The original Garota De Ipanema, Helo Pinheiro...


----------



## cheddar cheese (Nov 9, 2004)

How can a song be sexy?


----------



## the lancaster kicks ass (Nov 9, 2004)

in the same way i can be sexy, baisically, it can't


----------



## Crazy (Nov 9, 2004)

the lancaster kicks ass said:


> in the same way i can be sexy, baisically, it can't


----------



## cheddar cheese (Nov 9, 2004)

Hey at least hes honest


----------



## GermansRGeniuses (Nov 9, 2004)

By being incredibly smooth and cool...

Have you heard it?

Download the attachment.


----------



## Medvedya (Nov 9, 2004)

The Girl From Ipanema needs to be played in the right location though - a wet Thursday afternoon in Burnley isn't it.


----------



## MichaelHenley (Nov 9, 2004)

Youve been very sexually minded lately haven't you GrG's?!


----------



## Maestro (Nov 9, 2004)

Not bad... if you like Latino music.


----------



## GermansRGeniuses (Nov 9, 2004)

Actually, MH, I was just born like that...


Maestro, Brasil isn't technically "Latino"...


We're actually more European-ish...


----------



## Medvedya (Nov 10, 2004)

GermansRGeniuses said:


> Actually, MH, I was just born like that...
> 
> 
> Maestro, Brasil isn't technically "Latino"...
> ...



Hmmm, not sure about that - but I may be wrong.

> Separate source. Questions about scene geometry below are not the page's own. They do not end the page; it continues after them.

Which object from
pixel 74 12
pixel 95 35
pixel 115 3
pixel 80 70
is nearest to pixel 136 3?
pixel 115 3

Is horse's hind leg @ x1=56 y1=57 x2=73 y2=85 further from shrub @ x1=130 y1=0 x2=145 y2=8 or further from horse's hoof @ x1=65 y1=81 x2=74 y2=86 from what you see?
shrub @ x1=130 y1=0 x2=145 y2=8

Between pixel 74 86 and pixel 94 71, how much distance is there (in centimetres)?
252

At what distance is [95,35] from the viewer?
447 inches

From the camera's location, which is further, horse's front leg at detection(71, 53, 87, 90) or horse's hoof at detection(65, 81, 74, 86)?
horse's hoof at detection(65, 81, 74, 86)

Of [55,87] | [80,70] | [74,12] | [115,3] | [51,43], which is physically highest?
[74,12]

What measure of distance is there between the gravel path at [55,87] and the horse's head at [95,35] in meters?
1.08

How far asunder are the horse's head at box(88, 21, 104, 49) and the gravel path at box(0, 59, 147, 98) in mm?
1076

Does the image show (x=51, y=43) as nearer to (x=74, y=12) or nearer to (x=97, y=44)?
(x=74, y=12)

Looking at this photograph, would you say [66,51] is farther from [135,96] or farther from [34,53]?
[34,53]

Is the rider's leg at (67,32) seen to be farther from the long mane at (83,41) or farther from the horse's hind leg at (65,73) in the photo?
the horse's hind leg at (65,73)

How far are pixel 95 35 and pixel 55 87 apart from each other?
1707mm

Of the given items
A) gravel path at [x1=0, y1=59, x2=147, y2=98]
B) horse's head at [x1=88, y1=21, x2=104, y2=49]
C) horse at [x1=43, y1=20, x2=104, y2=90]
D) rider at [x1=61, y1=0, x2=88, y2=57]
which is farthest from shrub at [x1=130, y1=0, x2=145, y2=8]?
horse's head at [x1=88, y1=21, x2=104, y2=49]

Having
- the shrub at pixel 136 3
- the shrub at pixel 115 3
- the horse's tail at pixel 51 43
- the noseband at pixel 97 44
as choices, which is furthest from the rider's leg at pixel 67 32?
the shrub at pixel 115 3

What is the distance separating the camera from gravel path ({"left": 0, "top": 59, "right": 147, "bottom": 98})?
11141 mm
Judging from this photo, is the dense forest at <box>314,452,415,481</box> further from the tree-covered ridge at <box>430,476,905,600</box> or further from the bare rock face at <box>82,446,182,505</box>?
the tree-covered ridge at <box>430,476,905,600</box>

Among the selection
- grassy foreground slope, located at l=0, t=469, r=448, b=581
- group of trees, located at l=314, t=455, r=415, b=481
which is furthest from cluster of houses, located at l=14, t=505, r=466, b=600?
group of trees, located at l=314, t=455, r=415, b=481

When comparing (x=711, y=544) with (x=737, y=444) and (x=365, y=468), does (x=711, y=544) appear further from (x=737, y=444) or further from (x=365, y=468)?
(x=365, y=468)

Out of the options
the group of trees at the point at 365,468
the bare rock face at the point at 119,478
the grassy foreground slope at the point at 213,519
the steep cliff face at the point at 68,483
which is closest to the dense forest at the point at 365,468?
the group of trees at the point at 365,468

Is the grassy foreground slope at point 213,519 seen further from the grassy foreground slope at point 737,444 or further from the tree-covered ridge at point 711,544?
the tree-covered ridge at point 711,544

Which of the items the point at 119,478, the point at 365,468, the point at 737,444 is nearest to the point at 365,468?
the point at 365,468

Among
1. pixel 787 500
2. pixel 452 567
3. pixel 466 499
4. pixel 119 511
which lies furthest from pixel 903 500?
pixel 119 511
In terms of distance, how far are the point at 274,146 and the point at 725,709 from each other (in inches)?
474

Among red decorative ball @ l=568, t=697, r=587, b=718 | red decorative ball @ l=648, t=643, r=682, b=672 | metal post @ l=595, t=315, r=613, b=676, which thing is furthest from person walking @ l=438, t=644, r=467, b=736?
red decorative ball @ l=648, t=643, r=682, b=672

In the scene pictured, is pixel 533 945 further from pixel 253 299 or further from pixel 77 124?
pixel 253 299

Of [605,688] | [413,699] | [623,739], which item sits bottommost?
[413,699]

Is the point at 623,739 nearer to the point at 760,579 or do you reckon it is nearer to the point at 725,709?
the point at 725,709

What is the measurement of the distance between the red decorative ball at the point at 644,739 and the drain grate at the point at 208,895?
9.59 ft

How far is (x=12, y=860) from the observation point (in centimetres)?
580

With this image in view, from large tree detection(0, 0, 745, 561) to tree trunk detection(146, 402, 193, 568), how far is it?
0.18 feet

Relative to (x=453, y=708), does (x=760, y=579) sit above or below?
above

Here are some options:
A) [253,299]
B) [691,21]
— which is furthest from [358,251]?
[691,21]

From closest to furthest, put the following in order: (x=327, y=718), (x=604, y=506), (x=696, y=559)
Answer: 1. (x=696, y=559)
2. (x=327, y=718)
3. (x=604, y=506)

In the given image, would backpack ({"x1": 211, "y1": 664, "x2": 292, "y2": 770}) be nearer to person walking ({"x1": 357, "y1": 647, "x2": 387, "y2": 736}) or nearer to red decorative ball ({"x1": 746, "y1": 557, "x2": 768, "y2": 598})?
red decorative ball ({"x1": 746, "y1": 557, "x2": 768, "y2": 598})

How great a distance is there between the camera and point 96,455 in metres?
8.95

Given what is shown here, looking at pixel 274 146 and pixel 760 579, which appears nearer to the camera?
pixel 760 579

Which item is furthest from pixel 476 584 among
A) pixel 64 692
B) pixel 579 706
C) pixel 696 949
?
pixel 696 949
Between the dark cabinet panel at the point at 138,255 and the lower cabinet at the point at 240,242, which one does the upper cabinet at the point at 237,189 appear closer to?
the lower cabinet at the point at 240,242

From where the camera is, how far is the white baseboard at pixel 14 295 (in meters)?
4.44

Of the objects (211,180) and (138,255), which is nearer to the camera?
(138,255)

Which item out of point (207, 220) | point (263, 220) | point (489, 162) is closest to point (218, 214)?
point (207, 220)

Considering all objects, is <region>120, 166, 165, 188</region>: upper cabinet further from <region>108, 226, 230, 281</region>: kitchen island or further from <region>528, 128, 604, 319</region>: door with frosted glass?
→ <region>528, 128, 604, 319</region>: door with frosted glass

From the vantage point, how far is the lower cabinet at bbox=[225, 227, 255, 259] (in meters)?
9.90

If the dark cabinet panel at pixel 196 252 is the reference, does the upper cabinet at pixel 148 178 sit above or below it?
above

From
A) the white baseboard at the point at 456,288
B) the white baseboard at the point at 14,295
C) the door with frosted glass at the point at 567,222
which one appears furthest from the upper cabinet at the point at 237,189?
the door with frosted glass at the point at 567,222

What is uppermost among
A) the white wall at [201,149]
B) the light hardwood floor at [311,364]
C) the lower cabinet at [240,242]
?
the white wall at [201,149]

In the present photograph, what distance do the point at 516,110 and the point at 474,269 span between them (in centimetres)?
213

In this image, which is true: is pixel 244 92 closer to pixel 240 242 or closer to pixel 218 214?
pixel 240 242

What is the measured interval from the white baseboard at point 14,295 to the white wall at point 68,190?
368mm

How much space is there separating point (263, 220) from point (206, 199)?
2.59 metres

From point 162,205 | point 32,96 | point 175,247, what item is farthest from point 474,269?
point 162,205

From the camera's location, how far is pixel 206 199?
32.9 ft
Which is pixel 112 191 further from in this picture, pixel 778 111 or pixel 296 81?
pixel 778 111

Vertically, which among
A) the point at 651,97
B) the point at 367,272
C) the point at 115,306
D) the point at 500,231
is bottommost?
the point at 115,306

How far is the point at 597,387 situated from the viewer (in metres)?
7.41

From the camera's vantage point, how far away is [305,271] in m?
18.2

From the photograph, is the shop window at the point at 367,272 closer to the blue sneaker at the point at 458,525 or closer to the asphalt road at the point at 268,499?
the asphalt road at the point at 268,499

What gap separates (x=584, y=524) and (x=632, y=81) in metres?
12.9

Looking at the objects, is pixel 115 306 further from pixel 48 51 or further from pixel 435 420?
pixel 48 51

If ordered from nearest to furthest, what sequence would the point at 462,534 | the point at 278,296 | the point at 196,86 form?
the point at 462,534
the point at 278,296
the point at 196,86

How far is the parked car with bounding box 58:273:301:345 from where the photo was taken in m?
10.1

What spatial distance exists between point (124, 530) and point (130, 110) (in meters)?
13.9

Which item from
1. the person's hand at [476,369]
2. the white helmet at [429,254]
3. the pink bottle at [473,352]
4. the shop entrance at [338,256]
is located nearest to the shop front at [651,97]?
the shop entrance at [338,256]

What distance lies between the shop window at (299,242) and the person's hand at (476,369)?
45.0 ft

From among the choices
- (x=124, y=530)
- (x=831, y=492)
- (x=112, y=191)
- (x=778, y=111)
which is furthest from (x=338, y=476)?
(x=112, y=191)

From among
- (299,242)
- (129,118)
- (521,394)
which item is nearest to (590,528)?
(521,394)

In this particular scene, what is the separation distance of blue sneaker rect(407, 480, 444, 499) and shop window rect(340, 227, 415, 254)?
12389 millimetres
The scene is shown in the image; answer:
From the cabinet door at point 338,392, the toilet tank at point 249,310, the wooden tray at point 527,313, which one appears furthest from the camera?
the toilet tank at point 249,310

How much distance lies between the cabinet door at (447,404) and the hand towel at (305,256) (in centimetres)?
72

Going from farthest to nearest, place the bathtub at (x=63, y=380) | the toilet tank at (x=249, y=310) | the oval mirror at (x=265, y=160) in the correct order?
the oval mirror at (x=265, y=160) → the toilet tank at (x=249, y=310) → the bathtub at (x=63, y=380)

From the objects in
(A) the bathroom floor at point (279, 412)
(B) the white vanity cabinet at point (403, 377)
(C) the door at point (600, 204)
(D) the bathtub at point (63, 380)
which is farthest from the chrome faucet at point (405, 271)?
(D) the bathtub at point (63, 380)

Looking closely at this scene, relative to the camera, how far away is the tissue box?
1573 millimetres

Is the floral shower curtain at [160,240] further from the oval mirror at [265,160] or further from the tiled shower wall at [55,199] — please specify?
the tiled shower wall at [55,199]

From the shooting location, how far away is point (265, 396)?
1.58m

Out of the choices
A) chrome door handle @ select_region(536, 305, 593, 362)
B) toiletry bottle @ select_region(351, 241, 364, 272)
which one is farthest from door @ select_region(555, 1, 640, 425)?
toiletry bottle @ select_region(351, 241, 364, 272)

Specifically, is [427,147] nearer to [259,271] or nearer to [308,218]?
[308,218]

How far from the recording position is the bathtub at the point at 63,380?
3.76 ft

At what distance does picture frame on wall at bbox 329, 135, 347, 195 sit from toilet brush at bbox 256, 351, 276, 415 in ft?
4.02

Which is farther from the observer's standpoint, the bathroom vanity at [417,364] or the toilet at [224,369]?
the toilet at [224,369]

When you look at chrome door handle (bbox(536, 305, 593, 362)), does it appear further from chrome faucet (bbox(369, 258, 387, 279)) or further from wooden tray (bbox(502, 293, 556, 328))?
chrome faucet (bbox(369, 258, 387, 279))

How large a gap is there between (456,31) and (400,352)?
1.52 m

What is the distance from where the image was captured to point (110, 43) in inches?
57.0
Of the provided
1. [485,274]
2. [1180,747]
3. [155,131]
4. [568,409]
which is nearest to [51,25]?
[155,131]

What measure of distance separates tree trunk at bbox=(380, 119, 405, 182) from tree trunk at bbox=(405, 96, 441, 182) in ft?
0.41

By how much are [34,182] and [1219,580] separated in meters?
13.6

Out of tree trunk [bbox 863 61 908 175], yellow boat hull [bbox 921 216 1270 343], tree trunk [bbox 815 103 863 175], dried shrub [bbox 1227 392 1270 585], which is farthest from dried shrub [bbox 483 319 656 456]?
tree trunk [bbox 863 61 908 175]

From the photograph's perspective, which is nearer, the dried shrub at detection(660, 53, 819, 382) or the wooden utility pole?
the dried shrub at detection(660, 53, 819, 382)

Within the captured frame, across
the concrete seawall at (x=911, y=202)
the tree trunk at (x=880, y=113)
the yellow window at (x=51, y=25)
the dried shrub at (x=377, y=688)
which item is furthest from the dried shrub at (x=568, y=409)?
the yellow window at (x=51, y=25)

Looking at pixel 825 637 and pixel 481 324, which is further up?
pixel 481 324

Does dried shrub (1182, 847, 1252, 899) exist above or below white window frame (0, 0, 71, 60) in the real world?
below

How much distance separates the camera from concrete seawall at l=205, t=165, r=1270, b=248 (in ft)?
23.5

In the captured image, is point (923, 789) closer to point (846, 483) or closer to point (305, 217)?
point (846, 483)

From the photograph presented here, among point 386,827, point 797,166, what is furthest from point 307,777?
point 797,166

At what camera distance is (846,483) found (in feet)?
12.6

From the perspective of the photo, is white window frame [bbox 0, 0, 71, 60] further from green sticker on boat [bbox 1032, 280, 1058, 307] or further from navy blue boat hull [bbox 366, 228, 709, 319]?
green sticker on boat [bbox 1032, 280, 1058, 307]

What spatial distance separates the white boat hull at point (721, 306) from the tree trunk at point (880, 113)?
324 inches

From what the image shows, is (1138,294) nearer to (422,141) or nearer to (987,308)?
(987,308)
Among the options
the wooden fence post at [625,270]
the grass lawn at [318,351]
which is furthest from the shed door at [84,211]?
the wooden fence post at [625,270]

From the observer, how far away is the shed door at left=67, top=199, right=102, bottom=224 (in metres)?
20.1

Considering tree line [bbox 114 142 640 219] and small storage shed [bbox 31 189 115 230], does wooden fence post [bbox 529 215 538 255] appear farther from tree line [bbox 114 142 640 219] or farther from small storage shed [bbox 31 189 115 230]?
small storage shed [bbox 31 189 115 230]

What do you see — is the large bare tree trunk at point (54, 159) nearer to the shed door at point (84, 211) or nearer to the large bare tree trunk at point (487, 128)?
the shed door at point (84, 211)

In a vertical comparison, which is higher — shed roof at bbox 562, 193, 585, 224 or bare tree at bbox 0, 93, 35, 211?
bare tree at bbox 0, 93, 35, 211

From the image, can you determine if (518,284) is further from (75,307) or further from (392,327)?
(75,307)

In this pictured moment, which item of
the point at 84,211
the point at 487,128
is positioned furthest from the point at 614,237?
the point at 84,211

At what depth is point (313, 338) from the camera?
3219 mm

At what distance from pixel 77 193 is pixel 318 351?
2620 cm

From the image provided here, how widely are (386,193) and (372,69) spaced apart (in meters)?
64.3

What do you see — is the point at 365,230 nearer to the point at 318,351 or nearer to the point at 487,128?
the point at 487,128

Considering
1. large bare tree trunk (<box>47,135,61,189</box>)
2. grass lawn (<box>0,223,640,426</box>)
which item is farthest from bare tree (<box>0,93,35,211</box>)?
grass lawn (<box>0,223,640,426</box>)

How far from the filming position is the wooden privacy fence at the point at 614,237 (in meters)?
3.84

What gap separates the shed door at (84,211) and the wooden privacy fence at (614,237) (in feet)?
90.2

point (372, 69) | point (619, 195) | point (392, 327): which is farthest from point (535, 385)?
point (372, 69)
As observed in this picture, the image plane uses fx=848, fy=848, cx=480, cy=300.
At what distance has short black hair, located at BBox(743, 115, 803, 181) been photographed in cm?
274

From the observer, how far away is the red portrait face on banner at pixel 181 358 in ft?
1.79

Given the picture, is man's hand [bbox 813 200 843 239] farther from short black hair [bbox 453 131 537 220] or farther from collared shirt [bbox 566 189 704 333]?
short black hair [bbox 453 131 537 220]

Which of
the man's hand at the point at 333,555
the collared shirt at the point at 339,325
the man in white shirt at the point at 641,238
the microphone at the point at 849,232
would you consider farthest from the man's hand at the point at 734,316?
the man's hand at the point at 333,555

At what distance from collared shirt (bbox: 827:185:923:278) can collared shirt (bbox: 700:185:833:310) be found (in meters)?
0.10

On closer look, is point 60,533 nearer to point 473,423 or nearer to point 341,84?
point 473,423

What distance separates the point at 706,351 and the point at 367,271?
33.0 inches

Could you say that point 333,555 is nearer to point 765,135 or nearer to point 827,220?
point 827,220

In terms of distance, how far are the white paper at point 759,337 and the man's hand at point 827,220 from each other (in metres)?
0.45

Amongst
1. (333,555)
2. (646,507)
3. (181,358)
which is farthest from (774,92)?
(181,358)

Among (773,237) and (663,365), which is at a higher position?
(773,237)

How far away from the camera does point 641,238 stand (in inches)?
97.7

In the film 'Central do Brasil.' Rio doesn't look very European, and I heard that it was pretty accurate as to what its really like over there......great film though......


----------



## cheddar cheese (Nov 10, 2004)

Bah, European/Latino is all the same...


----------



## GermansRGeniuses (Nov 10, 2004)

Medvedya said:


> GermansRGeniuses said:
> 
> 
> > Actually, MH, I was just born like that...
> ...




I meant in character, we're very different from most Spanish-speaking countries...


Also, we usually have grudges agaisnt Argentineans...


----------